In case you are not the proud owner of a static IP address, you need to use a dynamic DNS (DDNS) service to create a hostname that points at all times to your dynamic IP. dyndns.com (https://www.dyndns.com/services/dns/dyndns/) allows you for free to do this and also provide an update mechanism, making the hostname work with a dynamic IP address. Dyndns will monitor your IP every 60s or every 4 hours, it’s your choice. The Tomato Firmware can also be setup to inform DynDNS whenever it detects an IP change. After doing this, your home router can always be reached by the name you picked, e.g. myrouter.homedns.org

Not really necessary, but since it is a somewhat related topic, why not override the DNS entries your Internet service provider wants you to use and use opendns.org instead. Using OpenDNS, not only makes you independent from your providers DNS, it also has some cool features like Phishing Protection. Using OpenDNS is as easy as entering these two DNS addresses:208.67.220.220 and 208.67.222.222, under Basic/Network in the LAN Static DNS fields.
To make the new DNS settings immediately effective, you may have to reboot the computers attached to the router and also clear their browser caches and DNS caches. I.e., to clear the DNS cache in Leopard, open the terminal application and type the following command:dscacheutil -flushcache

Enabling The SSH Daemon

As the final configuration step, the SSH daemon needs to be configured, which is done in the Administration/Admin Access area. Enable the daemon to start at startup and also enable remote access. The remote port is your choice; I have picked 443, to make access appear to be a regular, none suspicious https connection (see above). Further down on the configuration page a password needs to be set and confirmed. This password is later needed, when we want to establish a connection, when in the coffee shop or elsewhere.

Client Side / Mac OS X

Setting up the router was the hard part.
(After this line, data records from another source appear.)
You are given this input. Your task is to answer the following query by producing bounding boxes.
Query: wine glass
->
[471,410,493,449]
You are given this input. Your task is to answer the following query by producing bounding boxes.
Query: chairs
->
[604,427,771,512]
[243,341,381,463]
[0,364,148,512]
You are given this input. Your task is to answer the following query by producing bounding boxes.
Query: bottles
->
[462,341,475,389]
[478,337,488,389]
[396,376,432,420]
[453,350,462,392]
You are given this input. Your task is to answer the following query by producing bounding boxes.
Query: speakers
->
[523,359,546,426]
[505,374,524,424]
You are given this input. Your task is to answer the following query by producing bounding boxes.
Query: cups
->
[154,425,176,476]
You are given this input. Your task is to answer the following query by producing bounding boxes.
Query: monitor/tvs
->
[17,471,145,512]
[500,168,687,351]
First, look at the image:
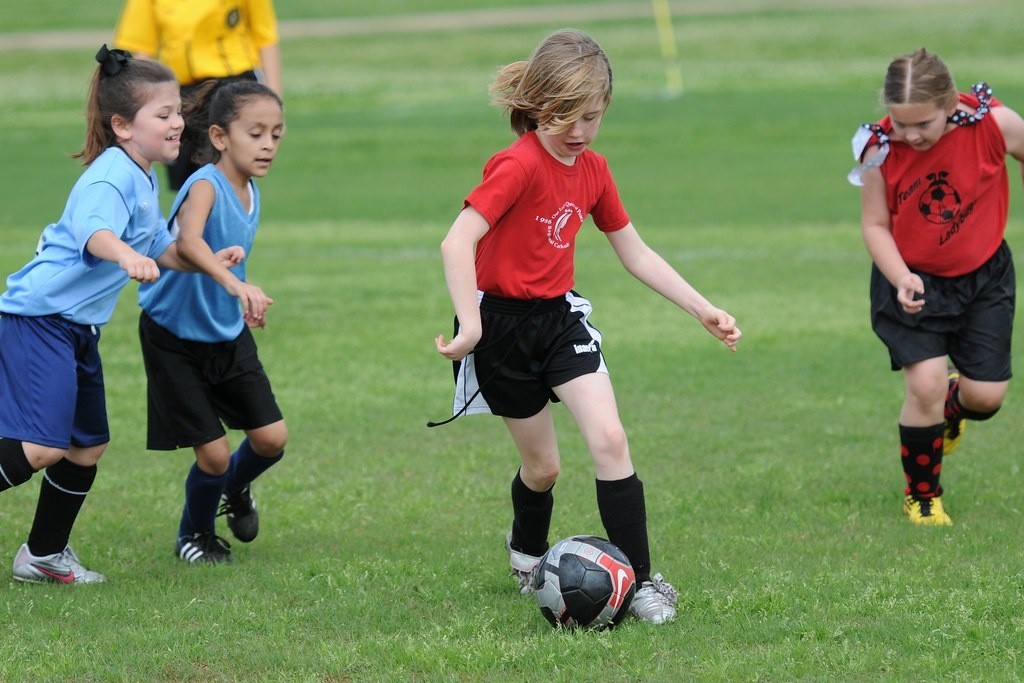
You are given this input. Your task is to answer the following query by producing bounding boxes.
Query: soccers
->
[534,534,637,632]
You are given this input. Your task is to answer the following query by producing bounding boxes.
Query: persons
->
[0,43,245,587]
[136,79,289,568]
[846,46,1024,526]
[110,0,282,192]
[434,29,743,625]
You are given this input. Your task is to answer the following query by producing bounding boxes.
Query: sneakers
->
[175,532,232,569]
[505,530,549,599]
[628,573,679,626]
[217,485,260,542]
[902,495,953,527]
[943,373,965,455]
[13,545,106,587]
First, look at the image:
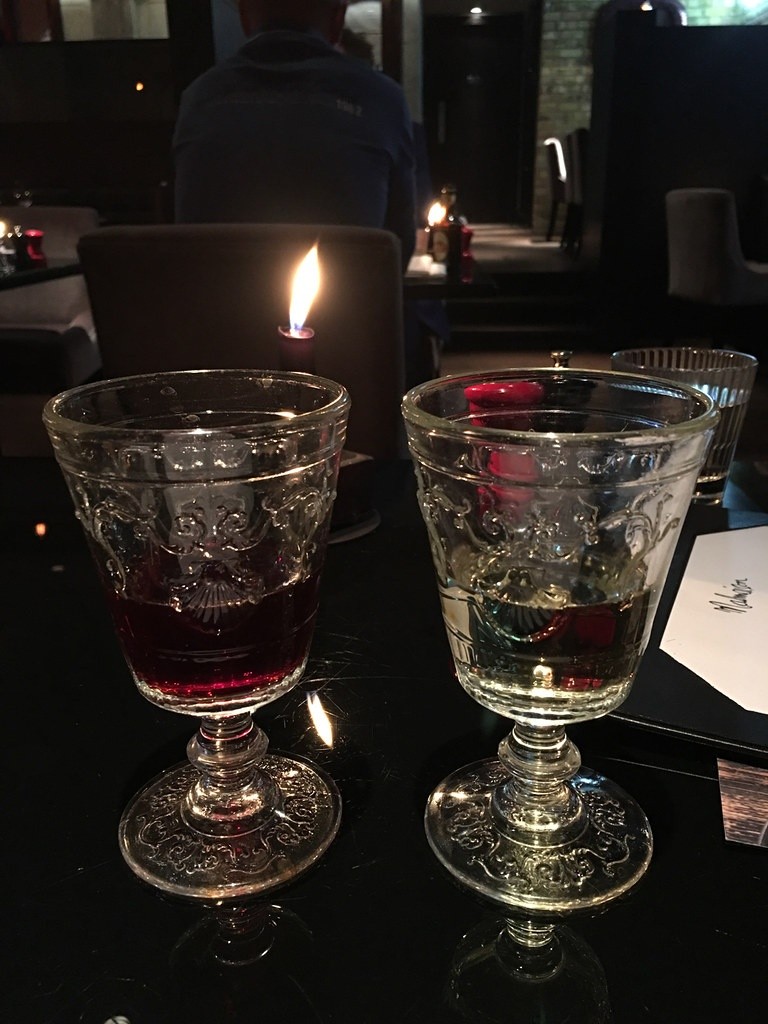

From here on out it’s smooth sailing. On a Mac, there is nothing that needs to be installed. All we need to do is start an SSH Tunnel to the router and configure localhost as a socket proxy:

Starting the SSH Tunnel

Open a terminal and enter

ssh -ND 8080 -c blowfish -p 443 [email protected]

where myrouter.homedns.org is the name that you had registered with DynDNS and 8080 is the local endpoint into the tunnel. Instead of 3des, we use the faster blowfish encription protocol.

Making localhost a Socket Proxy

Open System Preferences / Network / Advanced and open the Proxies tab. Select SOCKS Proxy and enter localhost:8080 into the SOCKS Proxy Server field.

Alternatively, if you don’t want all traffic go through the tunnel but only traffic generated by Firefox, you don’t have to setup the general socket proxy but configure only Firefox instead. Open Firefox Preferences / Advanced / Network Settings and select Manual proxy configuration, enterlocalhost:8080 into the SOCKS Host field and select SOCKS v5.

Client Side / Windows

Since Windows does not come with SSH pre-installed. You would need to install an SSH client like PUTTY. For our purpose, rs4u’s SSH Tunnel seems to be the best client, which is available for free here: http://www.rs4u.com/SSHTunnel/
Again, after configuring and starting the tunnel, open Firefox Preferences / Advanced / Network Settings and select Manual proxy configuration, enterlocalhost:8080 into the SOCKS Host field and select SOCKS v5.

Done

That is it. All traffic to publicly routable addresses will now be encrypted and redirected through the tunnel, emerging unchanged on the other end, your home router. I know you have nothing to hide; but doesn’t it feel good to have a little more privacy? Anyway, get real. There is no privacy on the net! The traffic between your home router and your browsing destination is still unprotected and your ISP and everyone between him the destination still know exactly what you are up to.